Canadá, Austrália e Reino Unido reconhecem Palestina
21 de setembro de 2025
O Canadá, a Austrália e o Reino Unido reconheceram este domingo (21.09) oficialmente o Estado da Palestina, anunciaram os respetivos governos, numa decisão coordenada que antecede a conferência internacional sobre a solução de dois Estados, a realizar na segunda-feira em Nova Iorque.
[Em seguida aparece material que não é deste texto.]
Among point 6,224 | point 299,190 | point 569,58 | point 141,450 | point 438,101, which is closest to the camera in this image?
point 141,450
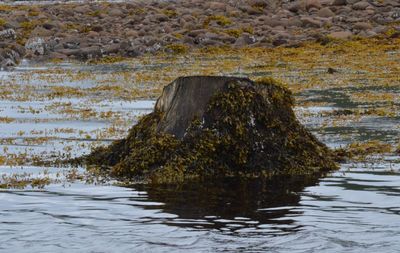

"O Canadá reconhece o Estado da Palestina e oferece a sua parceria na construção da promessa de um futuro pacífico tanto para o Estado da Palestina como para o Estado de Israel”, declarou o primeiro-ministro canadiano, Mark Carney, sublinhando que esta decisão "fortalece aqueles que buscam a coexistência pacífica e o fim do Hamas”.
Quase em simultâneo, o primeiro-ministro australiano, Anthony Albanese, e a ministra dos Negócios Estrangeiros, Penny Wong, anunciaram em comunicado o reconhecimento "formal do Estado independente e soberano da Palestina”, considerando tratar-se de uma resposta às "aspirações legítimas e de longa data do povo palestiniano”.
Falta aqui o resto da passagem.